The Ossau helicopters

We have become familiar with Barkhane, Serval, Sentinelle. Now, here is Ossau, an operation that has been ongoing since 28 February 2016 undertaken by the Barkhane force in the Mali regions of Gourma and Ansongo-Ménaka to support the Mali Armed Forces (MaAF). According to the French Ministry of Defencethis is the most important joint operation since Barkhane was launched in terms of length of time and means engaged.” But, above all, to ensure mobility and reactivity, an air-mobile dominated joint services tactical group (GTIA-A) has been set up which is using, for the first time in operation, the Manœuvre and Command Post Helicopter (HMPC). The latter can digitalise the battlespace, giving the GTIA-A the capacity to undertake its missions either autonomously or in coordination with ground troops.

Engaged in this operation to control and secure a region are 600 French soldiers and more than 200 Malian soldiers supported by back-ups from France, Côte d’Ivoire, Niger and Chad.

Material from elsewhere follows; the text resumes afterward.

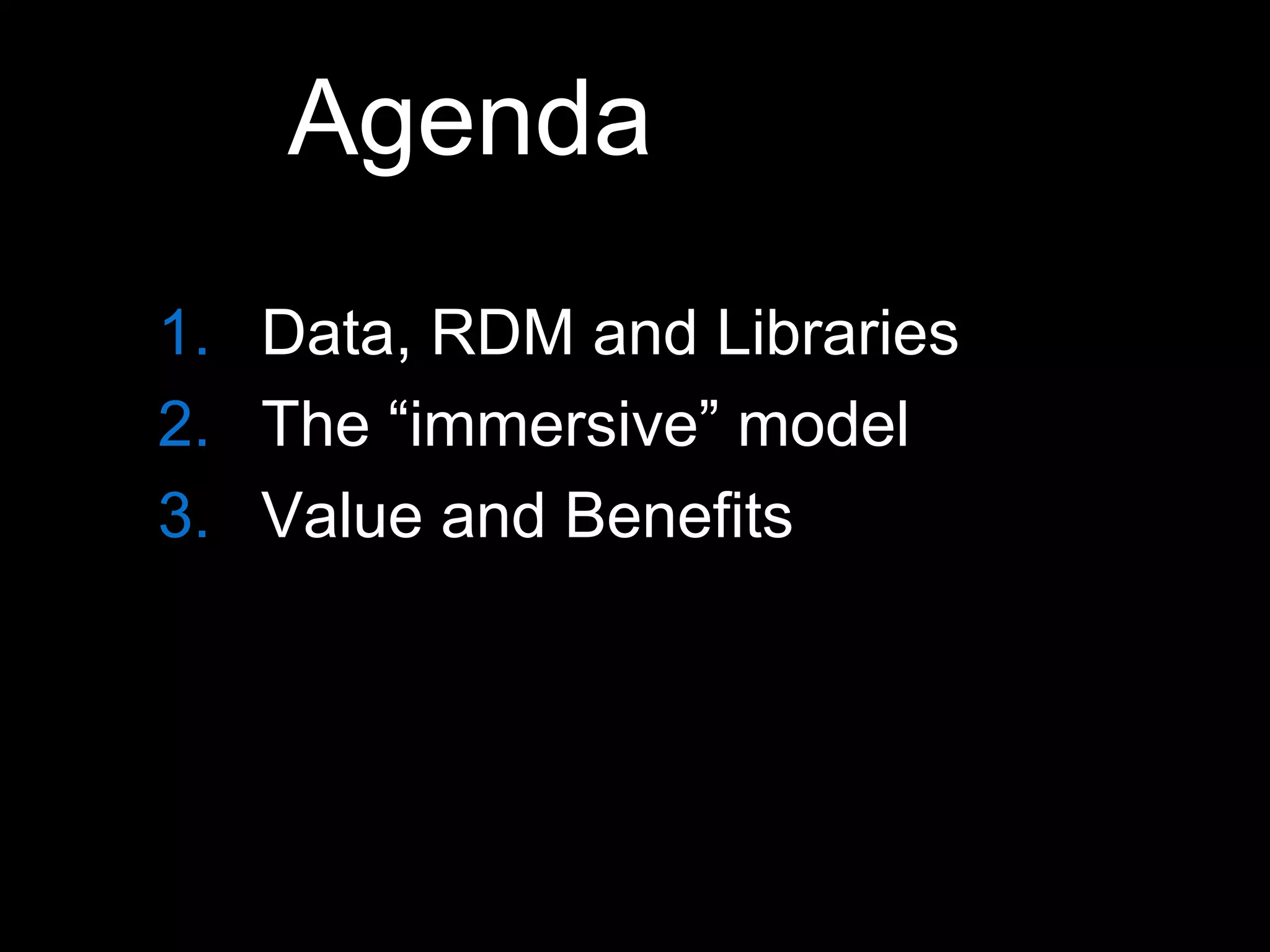 Agenda

1. Data, RDM and Libraries
2. The “immersive” model
3. Value and Benefits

Amongst these, the air-mobile sub-group from Madama in northern Niger moved to Gao, Mali, where it fused with another such group which was already in Gao to create the GTIA-A with its 18 aircraft : four Gazelles, four Tigers, three Caymans, six Pumas and a Pilatus.

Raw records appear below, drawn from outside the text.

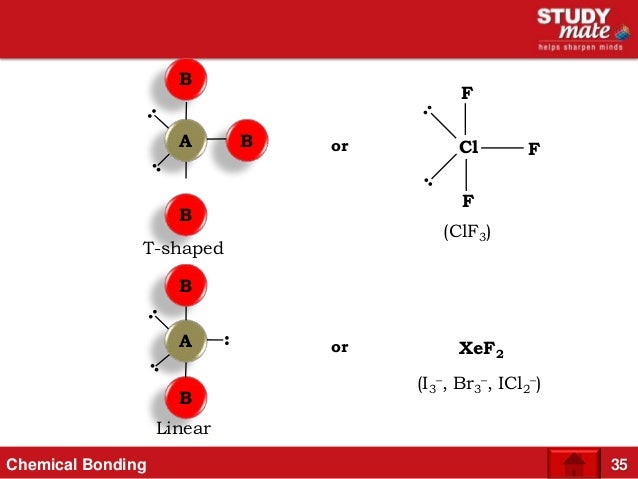 STUDY mate
helps sharpen minds

B
A B
B
T-shaped

or

F
Cl F
F
($ClF_3$)

B
A
B
Linear

or

$XeF_2$
($I_3^-$, $Br_3^-$, $ICl_2^-$)

Chemical Bonding
35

Some of the helicopters in the GTIA-A air-mobile group taking part in Operation Ossau

Some of the helicopters in the GTIA-A air-mobile group taking part in Operation Ossau in Mali

These helicopters “allow us to reach zones that are inaccessible to land vehicles, to accelerate the manœuvre under way and to undertake action at the same tempo as the threat,” the ministry says on its website. For example, they have enabled commandos to be dropped off to undertake missions such as probing suspect encampments and possible hideouts, or seeking out terrorists pointed out by the MaAF. In order to be even more reactive, the helicopters have been temporarily assigned to ground troops.

Operation Ossau is intended to severly hinder the terrorists’ movements. “The tactical groups are undertaking reconnaissance and zone control missions, either on foot, by vehicle or helicopter. The objective is to knit a dense mesh over the zone, remain unpredictable whilst working on contacts with the population and notably the local authorities,” the defence ministry explains.